In 1868 Pasteur had a stroke which left him paralyzed on one side, but he continued to work, writing papers and carrying on scientific disputes with his competitors, all with the aid of his lab assistants, some of whom were famous scientists in their own right. Finally, more strokes and uremia took his life on September 27, 1896. He must have been a kind man because he was greatly loved. His last weeks were filled with visits from family, friends, scientists, and co-workers. His students took turns sitting with him.

I suspect Pasteur knew that some of what he had done was wrong and he did not want to be exposed. But as one of his contemporaries put it, he was a practical Catholic. He received the last rites and died clutching a crucifix, which to me indicates he was pleading for mercy from God.

He represents the best and worst traits of scientists — incredible discoveries, great insight and productivity, the insistence on experimental testing and verification, and the desire for glory, for success at just about any cost.

“Life Comes Only from Life”

Pasteur wrote in French and little of his work has been translated. But there are quotes attributed to him in English that are likely true, from what I have read. Reading them takes me back to the mind and heart of a great scientist, however flawed he was.

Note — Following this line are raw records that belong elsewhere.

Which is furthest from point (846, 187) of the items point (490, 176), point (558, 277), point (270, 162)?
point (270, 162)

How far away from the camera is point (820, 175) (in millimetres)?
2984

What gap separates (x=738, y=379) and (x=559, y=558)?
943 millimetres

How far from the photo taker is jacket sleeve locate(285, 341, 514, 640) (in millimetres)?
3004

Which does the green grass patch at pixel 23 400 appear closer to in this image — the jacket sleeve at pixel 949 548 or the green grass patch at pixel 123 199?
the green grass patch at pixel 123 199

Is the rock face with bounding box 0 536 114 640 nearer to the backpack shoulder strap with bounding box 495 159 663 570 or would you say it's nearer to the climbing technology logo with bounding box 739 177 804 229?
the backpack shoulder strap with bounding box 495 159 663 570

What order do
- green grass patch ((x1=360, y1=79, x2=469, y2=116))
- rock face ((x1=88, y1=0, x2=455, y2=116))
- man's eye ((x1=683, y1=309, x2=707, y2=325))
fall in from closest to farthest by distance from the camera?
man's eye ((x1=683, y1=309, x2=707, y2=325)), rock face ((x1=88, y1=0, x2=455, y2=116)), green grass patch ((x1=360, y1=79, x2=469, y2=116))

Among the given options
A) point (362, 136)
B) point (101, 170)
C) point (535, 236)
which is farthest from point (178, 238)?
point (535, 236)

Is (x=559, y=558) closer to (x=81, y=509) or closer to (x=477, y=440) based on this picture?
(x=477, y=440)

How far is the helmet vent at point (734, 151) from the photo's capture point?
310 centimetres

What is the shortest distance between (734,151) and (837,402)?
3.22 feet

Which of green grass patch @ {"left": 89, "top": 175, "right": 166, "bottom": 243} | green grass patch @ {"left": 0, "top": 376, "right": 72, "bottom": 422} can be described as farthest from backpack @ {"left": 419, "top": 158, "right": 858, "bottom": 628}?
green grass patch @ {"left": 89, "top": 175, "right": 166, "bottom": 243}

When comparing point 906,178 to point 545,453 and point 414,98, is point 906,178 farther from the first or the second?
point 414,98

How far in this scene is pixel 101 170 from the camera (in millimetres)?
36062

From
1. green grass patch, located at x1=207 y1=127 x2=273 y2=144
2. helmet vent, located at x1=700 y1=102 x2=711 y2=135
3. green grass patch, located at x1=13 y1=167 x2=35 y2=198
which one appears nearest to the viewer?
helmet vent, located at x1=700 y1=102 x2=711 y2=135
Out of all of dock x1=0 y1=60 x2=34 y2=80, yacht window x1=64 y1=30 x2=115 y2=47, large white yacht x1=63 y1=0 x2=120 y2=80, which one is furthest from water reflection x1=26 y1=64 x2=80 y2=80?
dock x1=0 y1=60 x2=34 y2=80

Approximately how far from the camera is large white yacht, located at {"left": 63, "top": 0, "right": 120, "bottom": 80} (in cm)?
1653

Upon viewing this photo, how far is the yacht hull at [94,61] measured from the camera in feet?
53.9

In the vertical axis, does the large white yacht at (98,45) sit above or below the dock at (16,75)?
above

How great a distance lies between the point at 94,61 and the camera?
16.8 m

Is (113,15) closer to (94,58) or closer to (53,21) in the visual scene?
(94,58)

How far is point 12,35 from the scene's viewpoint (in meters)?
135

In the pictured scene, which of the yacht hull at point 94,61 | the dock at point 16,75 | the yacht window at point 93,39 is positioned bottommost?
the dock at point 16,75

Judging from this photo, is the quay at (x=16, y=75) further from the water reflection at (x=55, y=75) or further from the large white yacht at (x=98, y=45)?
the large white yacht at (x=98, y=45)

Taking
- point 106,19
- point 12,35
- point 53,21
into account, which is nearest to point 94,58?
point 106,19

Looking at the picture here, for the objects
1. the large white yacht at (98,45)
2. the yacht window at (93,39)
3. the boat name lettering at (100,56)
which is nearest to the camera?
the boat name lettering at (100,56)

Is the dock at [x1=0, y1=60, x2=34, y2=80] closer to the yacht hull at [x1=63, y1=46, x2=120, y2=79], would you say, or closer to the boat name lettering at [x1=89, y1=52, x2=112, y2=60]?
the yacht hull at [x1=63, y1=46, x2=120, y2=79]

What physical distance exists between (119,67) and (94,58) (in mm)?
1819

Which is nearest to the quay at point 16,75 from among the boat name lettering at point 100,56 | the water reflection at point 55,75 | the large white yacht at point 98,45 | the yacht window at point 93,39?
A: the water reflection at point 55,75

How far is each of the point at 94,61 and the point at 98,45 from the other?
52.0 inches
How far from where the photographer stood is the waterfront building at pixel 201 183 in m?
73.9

  • “Great problems are now being handled, keeping every thinking man in suspense; the unity or multiplicity of human races; the creation of man 1,000 years or 1,000 centuries ago; the fixity of species, or the slow and progressive transformation of one species into another; the eternity of matter; the idea of a God unnecessary: such are some of the questions that humanity discusses nowadays.”
  • “The greatest derangement of the mind is to believe in something because one wishes it to be so.”
  • “No, there is now no circumstance known in which it can be affirmed that microscopic beings came into the world without germs, without parents similar to themselves. Those who affirm it have been duped by illusions, by ill-conducted experiments, spoilt by errors that they either did not perceive or did not know how to avoid.”
  • “Life comes only from life.”
  • “One must not assume that an understanding of science is present in those who borrow the language.”
  • “Little science takes you away from God but more of it takes you to Him.”
  • “There is a time in every man’s life when he looks to his God, when he looks at his life, when he wonders how he will be remembered.”

Amen.

Notes

  • Berche, Patrick. “Louis Pasteur, from crystals of life to vaccination.” Clinical microbiology and infection 18 (2012): 1-6.
  • Cavaillon, Jean-Marc, and Sandra Legout. 2022. “Louis Pasteur: Between Myth and Reality” Biomolecules 12, no. 4: 596. https://doi.org/10.3390/biom12040596
  • Kendall A. Smith. “Louis Pasteur, the Father of Immunology?” Frontiers in Immunology 2012; 3: 68.